If I take a BD to be around 0.04 Sun mass and place it around 1.5 light years distant, this would give the centre of mass for our hypothetical Sol binary system ~4,000 AU from the Sun. In theory such a companion object should have relatively large parallax (perhaps 2.5 arcsec/yr) but small proper motion.

Sorry my mind is racing ahead, its mind boggling to think about it, one of the many reasons I love astronomy, the question is where exactly and how to look for this object?

Mike

Mike,

Regarding your question "where exactly and how to look for this object?" can be justified by the following:

1. We have a concentration of clumping of comets from the Oort comet cloud. This is due to a combination of perturbations and impulses from within our Galaxy. The object in question is likely to be a free floater and will be a "Goldilocks" companion. Studies have shown that very wide binary stars may form during the star cluster dissolution phase. (Kouwenhoven et al. 2010). A wide-binary solar companion also could have been captured in the Sun’s youth. A microlensing study (Sumi et al. 2011) suggests that a population of unbound or distant Jupiter mass objects may be more common than stars in our Galaxy. This explains the above scenario that is real and not an anomaly

2. Assuming a binary BD mass relationship with our Sun, as you outlined in your previous post, then one can calculate its location.

I listed characteristics previously, showing the best fit temperature, distance and the mass fit of this cold BD.

Based on the above there are two possible locations. The first calculated one covers 100 square degrees in the Northern hemisphere. (comet clumping model) The other is nearby covering a narrow region also calculated in the Northern hemisphere. ("Goldilocks" companion model)

The focus is to search at these two locations in specific IR bands that correlate with such a BD.

I hope that clarifies in principle the general strategy and locations.

Eamonn

Hi Eamonn
I was pondering the other day as regards the 43 ‘suspect planet’ objects that didn’t show signs of a planet.

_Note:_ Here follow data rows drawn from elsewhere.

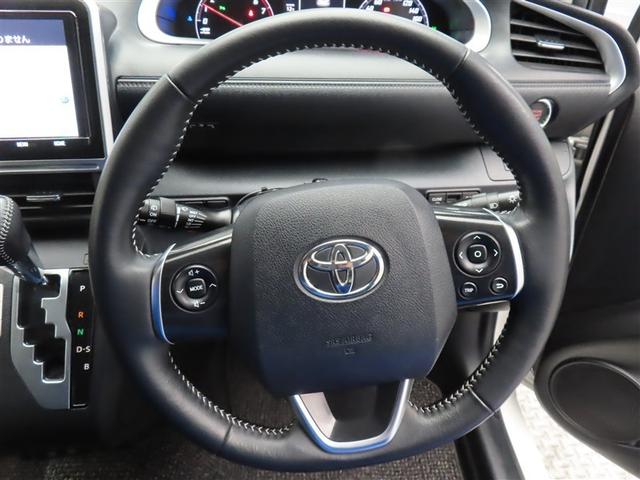 シエンタ Ｇ　セーフティーエディションＩＩ　４ＷＤ　フルセグ　メモリーナビ　ＤＶＤ再生　ミュージックプレイヤー接続可　後席モニター　バックカメラ　衝突被害軽減システム　ＥＴＣ　ドラレコ　両側電動スライド　ＬＥＤヘッドランプ　ウオークスルー（15枚目）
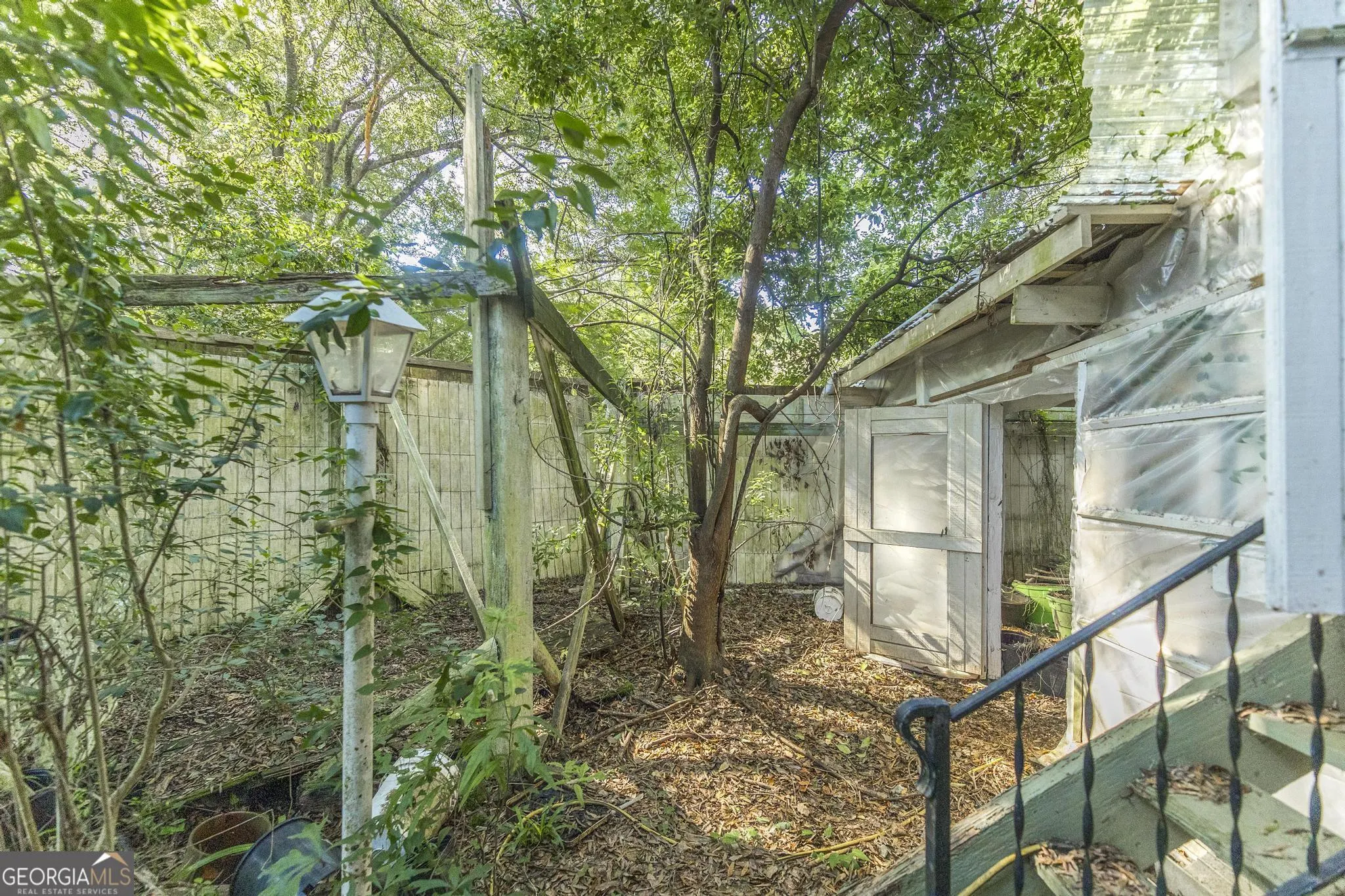 429 Main Street E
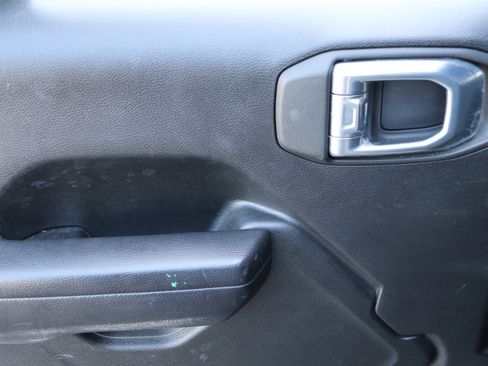 Used 2021 Jeep Wrangler Unlimited Sport image 32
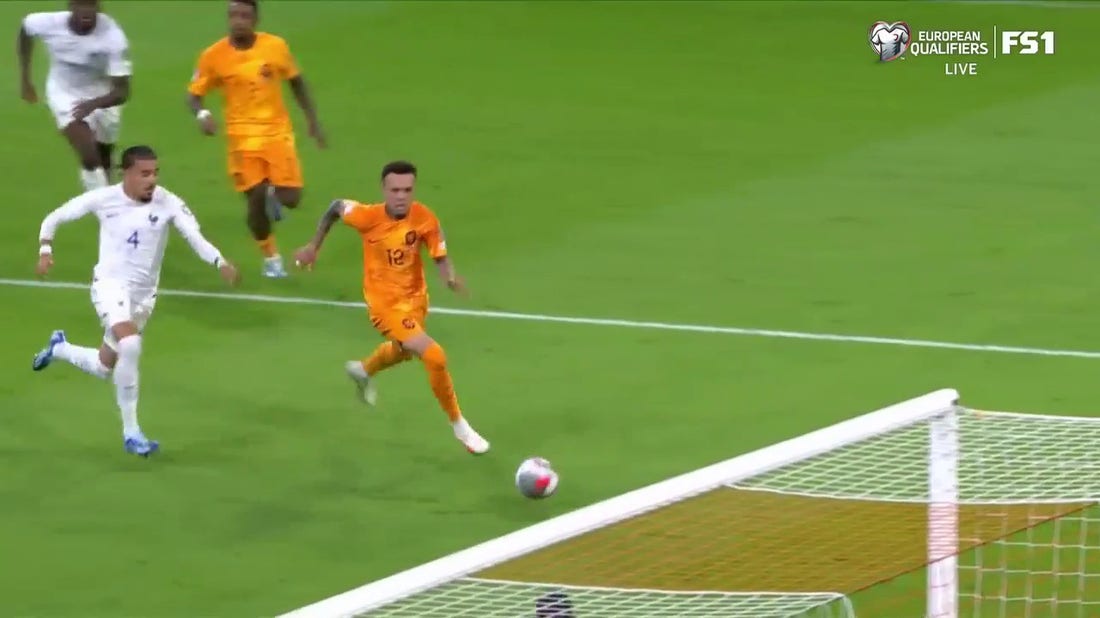 Quilindschy Hartman scores to put Netherlands on the board vs. France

If these bodies didn’t show any signs where do you expect to find the planet?

Joe,

Apologies for the late reply.

Those original 43 suspect planets in a specific region of the sky were detected by the 0.9m telescope/CCD camera. (based in Roscommon) These images were in the visible unfiltered. However, the CCD camera spectral response is peaking at 700nm (red band). Post image processing got down to 22.6 magnitude at this band.

I am now working on using more recent catalogues that have surveyed the sky in the infrared in the same sky region. The planet (Brown Dwarf), if it is there in the data, should show up in a specific infrared band as a faint cool body. (see previous posts) Even if a signature is identified, it would be important to look back on infrared catalogue data from 10 to 15 years ago. This would be an advantage for parallax motion. If the calculated shift in motion is at the distance modelled then it is most likely the new planet.

In summary, I'm looking in the same region of sky for a very cool planet in the infrared. (see previous posts for more details)

Eamonn

P.S. I'm giving a presentation of the results at INAM 2015, QUB, Belfast, August 26-28.